* _Directive_:
Reproduce verbatim everything from the line containing "With respect to height, which of" down to the end of the rows, including both ends.

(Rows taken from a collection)
================================
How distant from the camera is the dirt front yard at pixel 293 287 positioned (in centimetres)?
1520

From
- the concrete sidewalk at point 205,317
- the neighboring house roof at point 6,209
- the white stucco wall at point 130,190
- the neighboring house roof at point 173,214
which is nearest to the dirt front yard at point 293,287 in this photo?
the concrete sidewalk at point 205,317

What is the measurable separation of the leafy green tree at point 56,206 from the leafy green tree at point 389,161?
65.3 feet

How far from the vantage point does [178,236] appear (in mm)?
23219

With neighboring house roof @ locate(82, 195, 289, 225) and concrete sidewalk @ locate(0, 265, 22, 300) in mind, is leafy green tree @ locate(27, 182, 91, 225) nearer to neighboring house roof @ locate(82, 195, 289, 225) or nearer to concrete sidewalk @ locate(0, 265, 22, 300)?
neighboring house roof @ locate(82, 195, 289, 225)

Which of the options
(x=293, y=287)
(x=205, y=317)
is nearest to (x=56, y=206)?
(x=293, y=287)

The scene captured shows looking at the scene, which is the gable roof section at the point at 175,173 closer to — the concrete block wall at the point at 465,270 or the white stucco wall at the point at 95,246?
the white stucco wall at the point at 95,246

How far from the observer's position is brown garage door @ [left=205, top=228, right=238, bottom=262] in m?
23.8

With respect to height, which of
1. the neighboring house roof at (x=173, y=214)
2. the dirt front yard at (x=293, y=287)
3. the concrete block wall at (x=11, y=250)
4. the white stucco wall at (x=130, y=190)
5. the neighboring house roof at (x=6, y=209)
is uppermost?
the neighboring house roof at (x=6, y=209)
================================
* _Full response_:
With respect to height, which of
1. the neighboring house roof at (x=173, y=214)
2. the dirt front yard at (x=293, y=287)
3. the concrete block wall at (x=11, y=250)
4. the white stucco wall at (x=130, y=190)
5. the neighboring house roof at (x=6, y=209)
is uppermost?
the neighboring house roof at (x=6, y=209)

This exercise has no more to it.